I saw two methods of accessing a model’s parameters:

  1. using state_dict

  2. using parameters()

Which is more correct?

What are the differences?

Thanks

4 Likes

model.parameters() contains all the learnable parameters of the model. state_dict() is a python dict mapping from layer to their parameters. Optimizers have their own state_dict. As state_dict are python dicts they are easy to save and load. docs

Additionally to @Kushaj’s description, the state_dict holds all buffers besides the learnable parameters, e.g. BatchNorm's running estimates, so that you can recreate your model properly.

4 Likes

I think should be added to docs as well.
EDIT: It is in the docs my bad.

Well, in the docs you’ve posted this sentence might be misleading:

Note that only layers with learnable parameters (convolutional layers, linear layers, etc.) have entries in the model’s state_dict.

So I see your point here.
Have a look at this simple model:

class MyModel(nn.Module):
    def __init__(self):
        super(MyModel, self).__init__()
        self.conv1 = nn.Conv2d(3, 6, 3, 1, 1)
        self.bn1 = nn.BatchNorm2d(6)
        self.register_buffer('buf1', torch.randn(1))
        
    def forward(self, x):
        x = self.bn1(self.conv1(x))
        return x

model = MyModel()
print(model.state_dict()['buf1'])

As you can see buf1 is also in the state_dict.
Could you create an issue on GitHub and propose a change?
If not, let me know and I’ll do it. :wink:

1 Like

I will post the issue.

1 Like

The issue is posted on Github. link

Another difference appears to be that for all learnable parameters which appear in both model.state_dict() and model.parameters(), requires_grad is True in the model.parameters() output and False in the model.state_dict() output.

Why is this?

3 Likes

That’s true, not sure why exactly but after reloading my model using load_state_dict as -

model.load_state_dict(torch.load(PATH))

It does everything as expected.

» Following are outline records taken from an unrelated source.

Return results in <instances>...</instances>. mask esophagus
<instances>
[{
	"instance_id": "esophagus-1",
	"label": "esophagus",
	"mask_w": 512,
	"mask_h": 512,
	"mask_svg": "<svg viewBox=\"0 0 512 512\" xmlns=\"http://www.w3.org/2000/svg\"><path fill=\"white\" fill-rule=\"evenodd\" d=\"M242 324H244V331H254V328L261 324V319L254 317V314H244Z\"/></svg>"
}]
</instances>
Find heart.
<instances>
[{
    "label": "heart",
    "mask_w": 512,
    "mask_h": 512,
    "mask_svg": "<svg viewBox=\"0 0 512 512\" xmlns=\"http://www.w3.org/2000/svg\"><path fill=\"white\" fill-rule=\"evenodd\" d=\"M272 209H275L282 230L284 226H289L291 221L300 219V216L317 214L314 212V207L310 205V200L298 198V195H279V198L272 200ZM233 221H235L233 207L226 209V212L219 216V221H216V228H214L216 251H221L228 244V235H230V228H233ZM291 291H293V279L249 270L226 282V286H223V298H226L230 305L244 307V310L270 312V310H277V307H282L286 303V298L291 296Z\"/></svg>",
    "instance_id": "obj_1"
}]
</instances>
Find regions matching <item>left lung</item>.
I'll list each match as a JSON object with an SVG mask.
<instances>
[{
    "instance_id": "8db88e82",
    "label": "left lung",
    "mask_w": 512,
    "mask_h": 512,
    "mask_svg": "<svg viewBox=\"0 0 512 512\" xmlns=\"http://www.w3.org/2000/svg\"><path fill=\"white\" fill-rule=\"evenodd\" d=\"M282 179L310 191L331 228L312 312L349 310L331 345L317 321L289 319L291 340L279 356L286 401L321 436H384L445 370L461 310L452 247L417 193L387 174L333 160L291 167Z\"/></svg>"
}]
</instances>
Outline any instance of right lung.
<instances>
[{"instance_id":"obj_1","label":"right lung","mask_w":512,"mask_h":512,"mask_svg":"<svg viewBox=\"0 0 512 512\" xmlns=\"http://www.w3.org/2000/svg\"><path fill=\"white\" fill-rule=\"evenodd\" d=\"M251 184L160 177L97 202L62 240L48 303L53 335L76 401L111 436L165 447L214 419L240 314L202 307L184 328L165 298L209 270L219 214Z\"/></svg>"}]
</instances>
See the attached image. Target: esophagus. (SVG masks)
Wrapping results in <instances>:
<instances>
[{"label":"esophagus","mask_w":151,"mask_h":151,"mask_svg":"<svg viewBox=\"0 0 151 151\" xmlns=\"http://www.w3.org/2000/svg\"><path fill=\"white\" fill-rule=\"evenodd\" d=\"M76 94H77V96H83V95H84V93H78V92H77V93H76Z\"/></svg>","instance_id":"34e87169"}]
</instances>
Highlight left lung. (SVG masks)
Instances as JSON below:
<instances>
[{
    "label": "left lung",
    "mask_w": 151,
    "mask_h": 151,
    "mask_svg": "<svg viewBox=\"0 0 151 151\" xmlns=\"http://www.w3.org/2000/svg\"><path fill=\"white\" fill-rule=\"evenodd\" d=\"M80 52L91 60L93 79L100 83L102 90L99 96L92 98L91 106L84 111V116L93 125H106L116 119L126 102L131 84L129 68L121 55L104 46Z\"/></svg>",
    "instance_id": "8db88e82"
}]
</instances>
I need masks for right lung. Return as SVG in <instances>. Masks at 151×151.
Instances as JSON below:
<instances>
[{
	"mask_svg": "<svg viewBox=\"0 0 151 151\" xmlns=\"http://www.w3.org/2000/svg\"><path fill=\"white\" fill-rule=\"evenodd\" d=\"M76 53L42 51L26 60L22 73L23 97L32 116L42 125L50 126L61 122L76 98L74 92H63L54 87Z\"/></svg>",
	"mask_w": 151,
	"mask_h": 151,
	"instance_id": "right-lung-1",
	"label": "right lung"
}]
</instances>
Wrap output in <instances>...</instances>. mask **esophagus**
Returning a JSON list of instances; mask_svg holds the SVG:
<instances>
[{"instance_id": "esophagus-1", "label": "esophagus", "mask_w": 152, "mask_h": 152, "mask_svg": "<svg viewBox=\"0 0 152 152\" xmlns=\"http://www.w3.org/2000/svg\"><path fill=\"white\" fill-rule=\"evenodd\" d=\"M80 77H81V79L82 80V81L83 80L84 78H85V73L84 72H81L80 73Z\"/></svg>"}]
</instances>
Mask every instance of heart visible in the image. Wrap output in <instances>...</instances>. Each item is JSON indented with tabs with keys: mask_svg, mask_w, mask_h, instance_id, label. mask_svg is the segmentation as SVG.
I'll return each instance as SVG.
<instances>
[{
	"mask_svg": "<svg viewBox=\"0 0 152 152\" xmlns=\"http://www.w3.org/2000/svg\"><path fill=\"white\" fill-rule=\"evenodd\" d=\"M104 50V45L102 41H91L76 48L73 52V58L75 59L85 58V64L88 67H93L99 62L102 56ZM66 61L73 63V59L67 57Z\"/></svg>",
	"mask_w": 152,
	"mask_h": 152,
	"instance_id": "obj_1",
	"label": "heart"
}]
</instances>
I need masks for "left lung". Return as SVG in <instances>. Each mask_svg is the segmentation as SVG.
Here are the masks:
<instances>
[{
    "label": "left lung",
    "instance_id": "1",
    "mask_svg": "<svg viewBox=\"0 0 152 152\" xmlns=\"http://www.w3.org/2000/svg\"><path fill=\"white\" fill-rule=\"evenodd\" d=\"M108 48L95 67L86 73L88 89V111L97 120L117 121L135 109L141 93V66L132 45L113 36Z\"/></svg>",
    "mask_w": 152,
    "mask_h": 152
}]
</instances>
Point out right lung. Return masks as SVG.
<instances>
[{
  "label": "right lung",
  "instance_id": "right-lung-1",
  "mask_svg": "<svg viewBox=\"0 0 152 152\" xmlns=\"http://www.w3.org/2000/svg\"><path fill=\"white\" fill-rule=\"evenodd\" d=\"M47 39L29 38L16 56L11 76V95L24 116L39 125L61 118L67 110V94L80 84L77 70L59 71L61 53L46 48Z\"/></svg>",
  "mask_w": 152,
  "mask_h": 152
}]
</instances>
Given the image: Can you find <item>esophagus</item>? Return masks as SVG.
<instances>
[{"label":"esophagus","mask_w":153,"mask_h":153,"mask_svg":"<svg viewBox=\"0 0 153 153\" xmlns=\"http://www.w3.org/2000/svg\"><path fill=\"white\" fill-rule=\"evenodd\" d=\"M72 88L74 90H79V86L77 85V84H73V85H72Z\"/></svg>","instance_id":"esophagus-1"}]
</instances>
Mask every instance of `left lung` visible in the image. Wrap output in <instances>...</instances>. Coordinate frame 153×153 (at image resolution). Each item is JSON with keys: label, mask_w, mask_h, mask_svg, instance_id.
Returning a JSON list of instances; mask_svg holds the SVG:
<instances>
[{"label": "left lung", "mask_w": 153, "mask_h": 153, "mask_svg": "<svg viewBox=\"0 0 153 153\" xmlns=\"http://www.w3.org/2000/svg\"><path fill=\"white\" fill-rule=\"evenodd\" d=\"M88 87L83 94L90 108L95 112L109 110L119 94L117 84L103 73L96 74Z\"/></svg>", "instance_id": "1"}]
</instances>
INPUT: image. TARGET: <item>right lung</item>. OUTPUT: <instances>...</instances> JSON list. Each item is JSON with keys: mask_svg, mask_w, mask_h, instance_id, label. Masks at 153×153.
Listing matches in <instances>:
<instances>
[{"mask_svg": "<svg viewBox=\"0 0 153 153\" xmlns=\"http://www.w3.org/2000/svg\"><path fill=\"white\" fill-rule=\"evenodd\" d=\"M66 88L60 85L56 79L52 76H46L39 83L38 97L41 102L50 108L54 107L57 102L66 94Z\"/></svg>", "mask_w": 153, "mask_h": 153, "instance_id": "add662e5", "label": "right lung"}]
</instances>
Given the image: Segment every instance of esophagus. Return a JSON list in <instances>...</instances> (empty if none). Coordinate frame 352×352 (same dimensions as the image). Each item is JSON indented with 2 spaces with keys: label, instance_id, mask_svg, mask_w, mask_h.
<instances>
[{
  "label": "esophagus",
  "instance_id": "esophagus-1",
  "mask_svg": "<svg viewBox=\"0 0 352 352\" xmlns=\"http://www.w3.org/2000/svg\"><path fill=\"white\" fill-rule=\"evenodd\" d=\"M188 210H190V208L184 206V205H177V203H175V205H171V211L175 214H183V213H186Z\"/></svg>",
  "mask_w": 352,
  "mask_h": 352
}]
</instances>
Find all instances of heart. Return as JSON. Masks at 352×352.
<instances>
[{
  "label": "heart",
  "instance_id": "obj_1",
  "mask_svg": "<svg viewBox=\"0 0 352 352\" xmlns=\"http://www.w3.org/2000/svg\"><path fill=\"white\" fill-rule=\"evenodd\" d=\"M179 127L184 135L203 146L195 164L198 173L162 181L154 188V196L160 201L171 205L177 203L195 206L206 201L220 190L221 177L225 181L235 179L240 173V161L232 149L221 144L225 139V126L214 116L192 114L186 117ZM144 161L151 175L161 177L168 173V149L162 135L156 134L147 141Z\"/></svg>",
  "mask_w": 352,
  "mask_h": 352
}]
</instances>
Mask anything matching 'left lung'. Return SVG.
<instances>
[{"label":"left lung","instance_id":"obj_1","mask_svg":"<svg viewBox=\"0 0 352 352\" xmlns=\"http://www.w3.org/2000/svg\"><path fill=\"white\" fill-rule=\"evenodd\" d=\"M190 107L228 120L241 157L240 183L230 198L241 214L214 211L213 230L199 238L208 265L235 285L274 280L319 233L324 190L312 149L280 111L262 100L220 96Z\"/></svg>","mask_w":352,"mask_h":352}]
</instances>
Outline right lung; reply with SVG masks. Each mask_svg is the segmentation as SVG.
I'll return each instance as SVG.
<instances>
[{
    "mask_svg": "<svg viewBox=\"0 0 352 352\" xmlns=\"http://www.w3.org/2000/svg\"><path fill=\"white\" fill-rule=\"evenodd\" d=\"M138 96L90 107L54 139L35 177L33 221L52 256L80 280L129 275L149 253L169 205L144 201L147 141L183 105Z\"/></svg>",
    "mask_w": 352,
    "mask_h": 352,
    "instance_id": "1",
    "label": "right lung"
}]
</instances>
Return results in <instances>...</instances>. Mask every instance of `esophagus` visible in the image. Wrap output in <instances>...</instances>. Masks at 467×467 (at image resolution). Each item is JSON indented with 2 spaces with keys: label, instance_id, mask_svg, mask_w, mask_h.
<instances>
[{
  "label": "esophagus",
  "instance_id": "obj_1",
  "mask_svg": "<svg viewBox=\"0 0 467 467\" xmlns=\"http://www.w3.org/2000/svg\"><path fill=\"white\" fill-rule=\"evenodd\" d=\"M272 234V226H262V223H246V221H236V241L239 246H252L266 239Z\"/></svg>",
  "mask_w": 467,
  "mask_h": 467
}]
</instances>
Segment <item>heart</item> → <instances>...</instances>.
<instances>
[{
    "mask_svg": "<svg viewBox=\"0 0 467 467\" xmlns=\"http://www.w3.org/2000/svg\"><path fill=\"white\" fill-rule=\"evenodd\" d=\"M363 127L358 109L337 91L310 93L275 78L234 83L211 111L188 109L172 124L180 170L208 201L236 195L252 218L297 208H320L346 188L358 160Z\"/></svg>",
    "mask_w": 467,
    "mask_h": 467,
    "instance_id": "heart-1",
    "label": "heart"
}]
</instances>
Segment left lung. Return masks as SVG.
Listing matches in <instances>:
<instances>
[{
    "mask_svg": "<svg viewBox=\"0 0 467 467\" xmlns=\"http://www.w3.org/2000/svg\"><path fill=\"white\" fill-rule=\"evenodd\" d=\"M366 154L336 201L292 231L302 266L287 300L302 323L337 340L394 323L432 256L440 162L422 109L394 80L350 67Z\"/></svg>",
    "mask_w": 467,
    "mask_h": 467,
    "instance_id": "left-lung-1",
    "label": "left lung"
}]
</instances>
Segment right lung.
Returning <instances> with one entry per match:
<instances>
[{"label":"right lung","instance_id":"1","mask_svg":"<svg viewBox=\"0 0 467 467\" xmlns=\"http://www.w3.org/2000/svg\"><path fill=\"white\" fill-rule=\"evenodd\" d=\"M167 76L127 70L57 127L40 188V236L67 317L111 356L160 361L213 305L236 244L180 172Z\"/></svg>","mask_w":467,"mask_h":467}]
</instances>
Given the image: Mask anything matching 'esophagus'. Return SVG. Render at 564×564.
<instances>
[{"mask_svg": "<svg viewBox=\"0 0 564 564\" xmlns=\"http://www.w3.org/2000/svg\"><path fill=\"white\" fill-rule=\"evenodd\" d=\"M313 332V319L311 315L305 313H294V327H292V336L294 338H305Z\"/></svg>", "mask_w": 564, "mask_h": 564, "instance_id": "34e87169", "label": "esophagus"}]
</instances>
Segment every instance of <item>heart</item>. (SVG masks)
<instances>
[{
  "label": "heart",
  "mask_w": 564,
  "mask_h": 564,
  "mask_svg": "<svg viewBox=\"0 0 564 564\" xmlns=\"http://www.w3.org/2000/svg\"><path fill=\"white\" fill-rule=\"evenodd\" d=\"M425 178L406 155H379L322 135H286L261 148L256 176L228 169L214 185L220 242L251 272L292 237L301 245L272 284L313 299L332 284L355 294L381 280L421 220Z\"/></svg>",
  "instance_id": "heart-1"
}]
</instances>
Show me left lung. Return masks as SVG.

Sets all the parameters respectively with requires_grad True.
So my guess is in the state_dict the requires_grad is False in order to avoid any unnecessary autograd graph creation if the user does some computation to the tensors directly from state_dict.

1 Like

I asked on Stack Overflow and got this answer.

If something should be added or subtracted from it, please let me know.
Otherwise, I will accept it here as well.